Amarantus Biosciences Inc (OTC:AMBS) shares Soar 159% On Hefty Volume

AMARANTUS BIOSCIENCES INC(OTC:AMBS) shares had an amazing run up in Thursday’s session and soared 158.54% to $0.0212 on hefty volume of 34.29 million shares – almost 6X its average volume of 5.66 million shares.

Amarantus Biosciences is a Biotechnology company that develops new diagnostics and treatment procedures for Traumatic Brain Injury and Parkinson’s disease focusing on proprietary anti-apoptosis protein MANF. The company announced that it plans on pursuing the identification of one or multiple therapeutic indications for its MANF, its lead therapeutic candidate, which could result in therapy receiving orphan drug designations with the FDA (Food and Drug Administration).

The strategy is based on exploiting MANF’s exclusive mechanism of action associated with proper protein folding and processing in the endoplasmic reticulum so as to recognize rare and/ or ultra rare ailments where MANF treatment procedures play an important role in enhancing patient outcomes in disease states where no other treatment alternatives are presently available.

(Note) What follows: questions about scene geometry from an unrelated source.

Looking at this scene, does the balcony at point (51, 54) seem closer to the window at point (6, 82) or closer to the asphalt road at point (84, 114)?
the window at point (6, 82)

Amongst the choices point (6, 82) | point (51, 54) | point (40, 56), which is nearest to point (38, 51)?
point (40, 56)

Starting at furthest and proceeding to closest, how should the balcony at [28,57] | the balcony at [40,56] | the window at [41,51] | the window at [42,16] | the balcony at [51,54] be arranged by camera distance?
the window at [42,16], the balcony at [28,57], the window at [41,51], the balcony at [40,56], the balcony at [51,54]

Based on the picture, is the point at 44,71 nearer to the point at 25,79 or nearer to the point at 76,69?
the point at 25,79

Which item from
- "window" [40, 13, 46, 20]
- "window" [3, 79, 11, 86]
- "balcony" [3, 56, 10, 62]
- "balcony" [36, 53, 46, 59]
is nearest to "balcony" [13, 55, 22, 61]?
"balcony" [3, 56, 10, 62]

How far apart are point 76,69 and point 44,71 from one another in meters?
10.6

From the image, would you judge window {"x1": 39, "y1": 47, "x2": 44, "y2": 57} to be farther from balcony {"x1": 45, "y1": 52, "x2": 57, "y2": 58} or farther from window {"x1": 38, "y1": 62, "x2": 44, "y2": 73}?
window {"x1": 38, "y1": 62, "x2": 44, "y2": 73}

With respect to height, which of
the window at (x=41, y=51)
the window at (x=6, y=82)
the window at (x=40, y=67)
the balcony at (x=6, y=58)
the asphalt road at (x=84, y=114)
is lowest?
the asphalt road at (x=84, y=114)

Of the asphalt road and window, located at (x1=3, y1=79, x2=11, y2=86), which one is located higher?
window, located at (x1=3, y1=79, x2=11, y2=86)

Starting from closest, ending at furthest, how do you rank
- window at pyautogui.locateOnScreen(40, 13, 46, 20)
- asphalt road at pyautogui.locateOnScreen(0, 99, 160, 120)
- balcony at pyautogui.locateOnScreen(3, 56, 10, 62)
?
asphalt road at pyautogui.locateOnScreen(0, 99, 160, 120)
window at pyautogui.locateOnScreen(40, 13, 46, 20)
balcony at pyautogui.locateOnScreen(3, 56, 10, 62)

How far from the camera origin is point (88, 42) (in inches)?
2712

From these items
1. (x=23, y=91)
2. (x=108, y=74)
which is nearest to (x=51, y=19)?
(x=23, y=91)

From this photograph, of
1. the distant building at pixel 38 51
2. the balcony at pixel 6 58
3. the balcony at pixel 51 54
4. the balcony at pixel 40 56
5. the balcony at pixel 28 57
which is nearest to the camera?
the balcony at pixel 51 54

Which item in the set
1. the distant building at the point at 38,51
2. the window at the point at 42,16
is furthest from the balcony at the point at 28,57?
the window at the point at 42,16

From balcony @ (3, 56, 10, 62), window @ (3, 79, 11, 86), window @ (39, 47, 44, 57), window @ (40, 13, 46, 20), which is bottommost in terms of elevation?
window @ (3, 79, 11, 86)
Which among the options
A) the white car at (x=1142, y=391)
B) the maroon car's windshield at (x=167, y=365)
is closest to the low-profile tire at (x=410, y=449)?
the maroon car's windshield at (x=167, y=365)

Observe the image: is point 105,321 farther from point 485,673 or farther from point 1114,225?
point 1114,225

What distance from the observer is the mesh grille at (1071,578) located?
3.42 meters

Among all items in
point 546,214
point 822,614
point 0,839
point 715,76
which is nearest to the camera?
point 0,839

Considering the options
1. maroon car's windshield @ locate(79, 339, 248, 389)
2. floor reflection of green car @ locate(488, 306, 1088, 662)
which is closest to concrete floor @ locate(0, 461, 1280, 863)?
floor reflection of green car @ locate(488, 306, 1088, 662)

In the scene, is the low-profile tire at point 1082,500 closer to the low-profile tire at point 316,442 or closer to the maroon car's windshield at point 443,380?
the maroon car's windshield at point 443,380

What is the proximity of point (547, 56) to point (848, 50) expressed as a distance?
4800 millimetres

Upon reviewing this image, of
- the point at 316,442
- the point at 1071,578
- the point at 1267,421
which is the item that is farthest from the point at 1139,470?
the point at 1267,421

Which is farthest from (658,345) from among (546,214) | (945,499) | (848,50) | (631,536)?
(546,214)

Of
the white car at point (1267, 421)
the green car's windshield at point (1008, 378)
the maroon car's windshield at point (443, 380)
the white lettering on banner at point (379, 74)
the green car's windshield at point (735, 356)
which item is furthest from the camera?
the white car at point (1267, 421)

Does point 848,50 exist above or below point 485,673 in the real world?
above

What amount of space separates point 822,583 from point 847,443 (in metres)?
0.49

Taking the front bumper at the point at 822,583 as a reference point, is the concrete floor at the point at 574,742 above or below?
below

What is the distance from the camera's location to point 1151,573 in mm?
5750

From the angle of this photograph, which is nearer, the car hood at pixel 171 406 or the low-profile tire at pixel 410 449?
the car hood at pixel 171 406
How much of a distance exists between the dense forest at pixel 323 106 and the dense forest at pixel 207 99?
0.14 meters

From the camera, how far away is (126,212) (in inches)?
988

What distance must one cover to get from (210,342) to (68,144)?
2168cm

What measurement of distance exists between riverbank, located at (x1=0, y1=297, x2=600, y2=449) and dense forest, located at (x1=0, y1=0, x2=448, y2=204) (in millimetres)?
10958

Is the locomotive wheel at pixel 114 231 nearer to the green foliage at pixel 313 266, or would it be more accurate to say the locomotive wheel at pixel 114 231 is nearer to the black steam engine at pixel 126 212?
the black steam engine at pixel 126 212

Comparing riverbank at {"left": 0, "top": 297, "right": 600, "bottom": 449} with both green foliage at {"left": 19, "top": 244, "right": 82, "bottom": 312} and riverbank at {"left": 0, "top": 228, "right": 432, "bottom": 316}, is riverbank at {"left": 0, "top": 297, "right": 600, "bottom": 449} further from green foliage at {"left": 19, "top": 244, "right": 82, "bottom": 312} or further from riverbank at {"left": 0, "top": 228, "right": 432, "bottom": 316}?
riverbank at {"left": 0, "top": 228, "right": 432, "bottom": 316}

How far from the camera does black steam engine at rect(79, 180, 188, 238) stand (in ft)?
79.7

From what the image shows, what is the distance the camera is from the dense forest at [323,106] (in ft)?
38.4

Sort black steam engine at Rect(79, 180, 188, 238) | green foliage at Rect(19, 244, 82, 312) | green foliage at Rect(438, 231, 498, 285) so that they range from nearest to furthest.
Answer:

CEO and President of Amarantus, Gerald E. Commissiong said that protein misfolding and aggregation plays an important role in a wide range of human ailments, taking into account diseases like Alzheimer’s and Parkinson’s and also a number of rare and ultra-rare diseases. He also said that MANF has a distinctive ability to intervene in protein folding in an extracellular manner, making it potentially an ideal biologic drug candidate for a wide variety of human conditions.

Parkinson’s still is the primary focus of the company, especially in light of recently declared data where MANF described superiority over GDNF in a neurostoration animal model of Parkinson’s disease. The recent grant that the company was awarded with by the Center of Excellence in Apoptosis Research will, however, let Amarantus’ scientific team to explore utility of MANF in diseases that have much smaller patient populations. Amarantus wants to make a concerted effort to focus on rare and ultra-rare diseases when reviewing the results. This strategy is likely to show the company an accelerated pathway to commercialization by recognizing therapeutic applications for MANF that would need a few clinical trials. Data that has been already shared from databases available publicly indicate that this orphan designation plan may turn out well for the company in the near term.